Formação, representatividade e inovação na prática
Mais do que um evento técnico, o CNMAC 2025 também se destacou pela promoção da formação acadêmica, da representatividade feminina e da popularização da ciência. Iniciativas como o CNMACquinho, voltado a crianças e jovens, e os painéis de iniciação científica e pós-graduação foram destaques na programação.

CNMACquinho, para entreter crianças e jovens, foi um dos pontos fortes da programação do evento na FGV | Foto: FGV EMAp
Para Sofia Monteiro, aluna de graduação em Matemática Aplicada da FGV EMAp, a experiência reforçou a importância da aproximação entre estudantes e a comunidade científica.
“Por mais que tenhamos um contato com as aulas e as matérias, eu acho que é muito importante que tenhamos também um contato com a parte científica ‘da coisa’. E o CNMAC é um espaço muito importante para isso, não só porque é a maior conferência de Matemática Aplicada e Computacional do país e ela está sendo realizada aqui na FGV, mas também porque é um contato que a gente tem com outros cientistas, que são referências em livros e bibliografias, em um contexto mais aplicado da ciência”, avaliou a estudante.
No CNMAC 2025, Sofia atuou como voluntária e destacou a vivência prática nos bastidores do evento. “Fui responsável por diversos tipos de atividades, mas principalmente orientação dos participantes e também auxílio dos palestrantes e congressistas e isso nos aproxima ainda mais dessa classe. Quando a gente vê essa pessoa falando na nossa frente, a experiência nos aproxima não só da pessoa, mas também do produto, do conhecimento científico que ela produz”, relatou.
Maria Soledad Aronna, que também integra o corpo de pesquisadores da FGV EMAp, comemorou os resultados: “As salas estavam cheias, as plenárias lotadas. O que vi foi um evento muito bem organizado e com grande participação. Isso mostra o engajamento da comunidade e o sucesso da parceria entre SBMAC e a Escola.”
A partir de 2026, Soledad assumirá a presidência da SBMAC. Ela também reforçou a importância estratégica da FGV EMAp como centro de excelência em Matemática Aplicada e tendo a possibilidade de contribuir também em outros segmentos científicos.
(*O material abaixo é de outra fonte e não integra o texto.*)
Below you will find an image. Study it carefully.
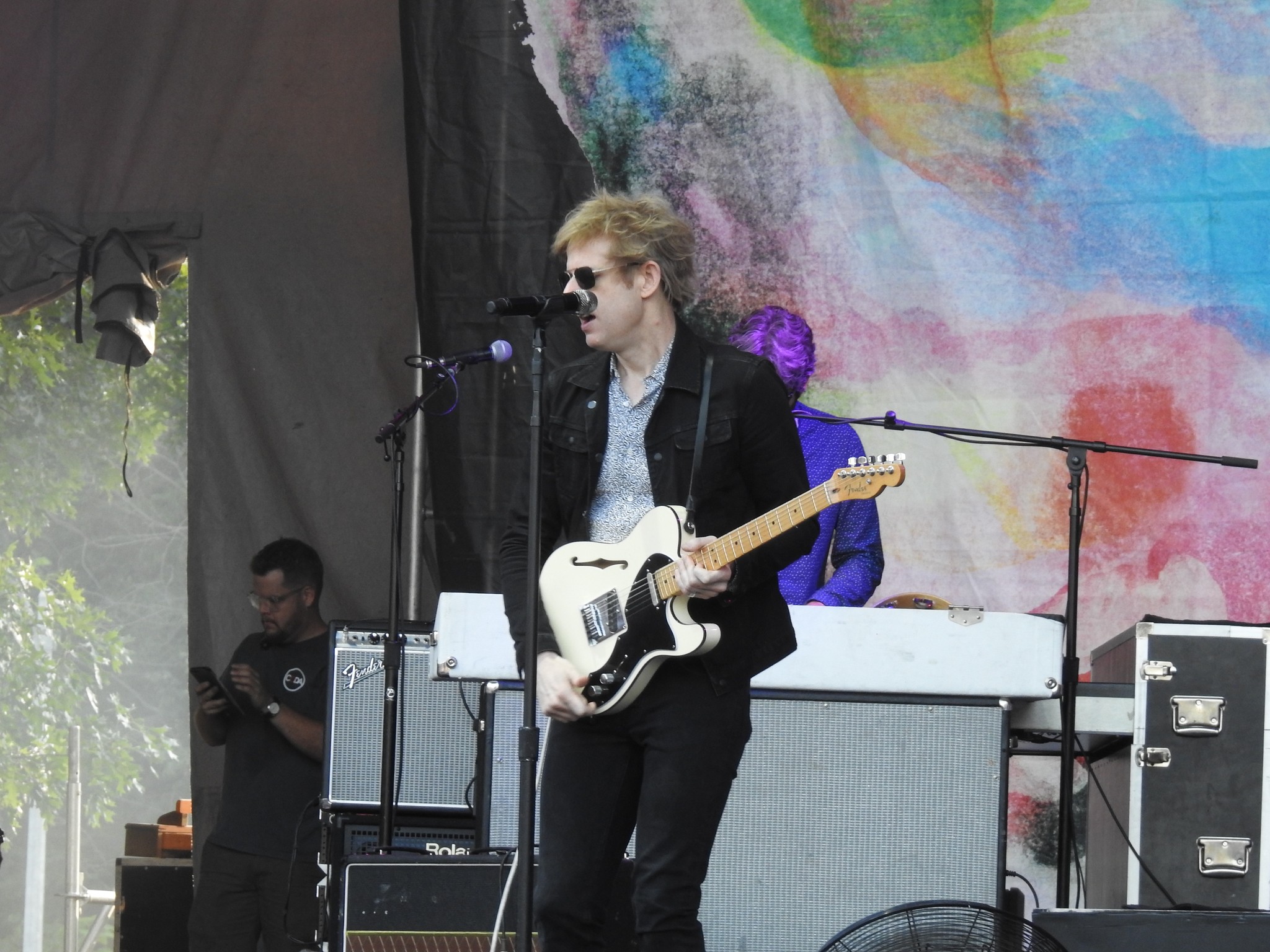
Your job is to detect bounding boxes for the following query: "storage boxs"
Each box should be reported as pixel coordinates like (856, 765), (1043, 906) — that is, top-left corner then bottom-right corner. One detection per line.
(1090, 622), (1270, 913)
(113, 856), (194, 952)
Pesquisadora da Escola, Maria Soledad Aronna comemorou o sucesso do CNMAC 2025, que atraiu muitos adeptos das áreas de Matemática Aplicada e Computação | Foto: FGV EMAp
“A Escola tem grupos de pesquisa fortes e já tem colaborado com a SBMAC, como no Congresso Latino-Americano de Matemática Industrial e Aplicada (LACIAM), em 2023. Agora, com o CNMAC, essa parceria se fortalece ainda mais. Vejo muito espaço para a FGV EMAp contribuir com o desenvolvimento da matemática industrial, que é uma área estratégica e prioritária para ambas as partes”, encerrou a pesquisadora.
Para Tatiana Danelon, vencedora do Prêmio Marco Antônio Raupp, reservado à SBMAC para a melhor tese de Doutorado na área, o CNMAC foi a oportunidade de apresentar seu trabalho sobre escoamento de espumas com nanopartículas para recuperação de petróleo, realizado em parceria com a Shell.
“Participar e ganhar o prêmio me trouxe visibilidade. Muitas vezes a gente subestima nosso próprio trabalho. Estar aqui é uma forma de mostrar o que fazemos e como a pesquisa pode impactar o mundo real”, confirmou a estudante da Universidade Federal de Juiz de Fora (UFJF).
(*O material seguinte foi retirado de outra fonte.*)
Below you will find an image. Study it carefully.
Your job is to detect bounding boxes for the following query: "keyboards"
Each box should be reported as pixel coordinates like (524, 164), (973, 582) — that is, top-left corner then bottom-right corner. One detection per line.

A mineira Tatiana Danelon, da UFJF, foi uma dos protagonistas do evento ao vencer Prêmio SBMAC 2025 na categoria doutorado | Foto: FGV EMAp
Já a aluna de doutorado Maria Laura Schuverdt, que veio da Argentina, destacou o papel do congresso como espaço de intercâmbio internacional. “É minha primeira vez em um CNMAC. Conectar alunos e pesquisadores é essencial para que a Matemática Aplicada se torne mais presente nas soluções de problemas industriais e sociais”, posicionou-se a participante.
A FGV EMAp no centro da matemática brasileira
Para Paulo Amorim, coordenador local do CNMAC 2025, sediar o evento foi uma decisão natural para a FGV EMAp. A intenção dos organizadores foi e continua sendo consolidar a Escola como um centro de excelência na área de Matemática Aplicada e Computacional.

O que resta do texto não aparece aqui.